Comets have been known to man since ancient times (at least since Aristotle, around 350BC) and we are currently aware of the existence of some three and a half thousand of them, yet they remain the most elusive and least understood bodies in our solar system.
Almost half of the comets we know about today are what we call Kreutz Sungrazers
believed to be fragments of one large comet that broke up at least 2000 years ago. As of Friday last week, (March 12th, 2010) there was one less as the NASA spacecraft SOHO watched a newly-discovered sungrazer get just a little too close to the Sun. You can see the final moments of this ill-fated comet at the SOHO movie theater
- I recommend selecting image type "LASCO C3" with the start date 2010-03-12 ... you can see the comet move from the bottom left of the image, getting increasingly brighter and more elongated as it approaches the Sun for probably the last time.
As far as I can tell, though I confess I haven't done much research on the subject, the comet didn't impact the Sun it might at first appear. There were certainly no Hollywood-style explosions on impact. As the comet got too close, the energy from the Sun will have vapourized it. According to spaceweather.com "several of these fragments pass by the sun and disintegrate every day. Most are too small to see but occasionally a big fragment--like this one--attracts attention."
This year seems to turning out to be a very good one for astronomers interested in comets.

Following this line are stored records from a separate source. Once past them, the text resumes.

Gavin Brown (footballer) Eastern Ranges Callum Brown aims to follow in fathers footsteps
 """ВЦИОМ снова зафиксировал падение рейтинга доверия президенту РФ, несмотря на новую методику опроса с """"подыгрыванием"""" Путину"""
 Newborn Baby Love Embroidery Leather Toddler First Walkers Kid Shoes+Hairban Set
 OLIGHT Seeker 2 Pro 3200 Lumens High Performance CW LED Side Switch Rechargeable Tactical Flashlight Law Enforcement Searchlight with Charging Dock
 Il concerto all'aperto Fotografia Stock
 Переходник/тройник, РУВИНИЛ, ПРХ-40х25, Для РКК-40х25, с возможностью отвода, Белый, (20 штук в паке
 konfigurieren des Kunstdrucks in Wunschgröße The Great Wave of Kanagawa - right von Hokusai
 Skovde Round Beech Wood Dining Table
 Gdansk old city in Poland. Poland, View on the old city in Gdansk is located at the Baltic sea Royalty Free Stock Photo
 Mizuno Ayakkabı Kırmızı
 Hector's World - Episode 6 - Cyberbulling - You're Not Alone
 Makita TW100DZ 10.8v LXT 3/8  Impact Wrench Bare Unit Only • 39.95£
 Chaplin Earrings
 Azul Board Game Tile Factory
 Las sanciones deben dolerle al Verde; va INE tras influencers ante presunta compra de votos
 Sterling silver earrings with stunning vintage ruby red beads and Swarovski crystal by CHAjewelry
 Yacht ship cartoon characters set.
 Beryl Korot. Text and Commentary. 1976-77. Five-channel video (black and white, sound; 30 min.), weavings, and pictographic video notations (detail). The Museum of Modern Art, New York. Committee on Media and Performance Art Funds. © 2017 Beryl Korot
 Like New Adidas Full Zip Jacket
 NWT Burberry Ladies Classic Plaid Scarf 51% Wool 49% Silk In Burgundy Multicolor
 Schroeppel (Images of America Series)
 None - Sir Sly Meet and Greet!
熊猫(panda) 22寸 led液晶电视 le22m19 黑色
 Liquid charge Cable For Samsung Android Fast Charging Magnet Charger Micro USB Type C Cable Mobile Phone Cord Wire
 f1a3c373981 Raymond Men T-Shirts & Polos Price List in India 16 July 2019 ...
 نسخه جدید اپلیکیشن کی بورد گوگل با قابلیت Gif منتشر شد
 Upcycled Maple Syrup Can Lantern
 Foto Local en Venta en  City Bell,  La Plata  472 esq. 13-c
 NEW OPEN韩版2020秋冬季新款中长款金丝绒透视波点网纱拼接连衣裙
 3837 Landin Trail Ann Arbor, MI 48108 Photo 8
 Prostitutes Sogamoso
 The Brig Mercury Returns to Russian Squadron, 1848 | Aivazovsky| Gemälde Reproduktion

In January this year, an object (named P/2010 A2) was discovered which was initially believed to be a rare asteroid-comet hybrid known as a main belt comet
- and by rare, I mean super-rare. There are some 3,600 known comets, and there are an estimated 1.2 million asteroids 1km across or larger in the main belt, but there are just 4 known main belt comets. But as astroengine
explained nicely it could also have been something even more exciting - the first ever sighting of a collision between two main belt asteroids.
The main asteroid belt is not what you might expect after watching SciFi like Star Trek, where the crew have to navigate between densely packed asteroids regularly bumping off one another. Despite the missions of asteroids in the belt, the average distance between them is still immense, and collisions between main belt bodies with a mean radius of 10 km are expected to occur just once every 10 million years.
When impacts do occur, the relative speeds of the asteroids can be quite significantly different. In the case of P/2010 A2 it's possible that a hypervelocity
impact occured - that is to say one in which the relative speeds are different by many km per second, which leads to some very interesting effects on the structures involved.
After photographs were taken with Hubble (see right), this assessment was revised and is indeed now considered to be the first sighting of a collision between two main belt asteroids.
Hubble's lead scientist David Jewitt said "The thing that we want to understand is how the asteroids smash into each other and destroy each other. It might help us understand even how to destroy an asteroid and prevent one from hitting us."
And some time today, the ESA Rosetta spacecraft will be taking photographs of P/2010 A2 with its OSIRIS cameras. While OSIRIS is not as powerful as Hubble, Rosetta is currently on its way towards the main belt where it will perform a flyby of the asteroid Lutetia on July 10th later this year, before continuing further out and ultimately rendezvousing with the comet 67P Churyumov-Gerasimenko in 2014. Rosetta has just passed the orbit of Mars, and is about 150 million km away from P/2010 A2 right now - a very long distance, the same distance as the Sun is from the Earth, but also much closer than the Earth (and Hubble) - 80 million km closer, to be precise. In fact, this distance is some 6 million km less than the closest distance the Earth and P/2010 A2 will ever be. Combining this relative closeness with the benefits of being able to take images from a different angle, should hopefully make these images extremely useful to scientists in putting together the pieces of this fascinating event (sorry, bad pun).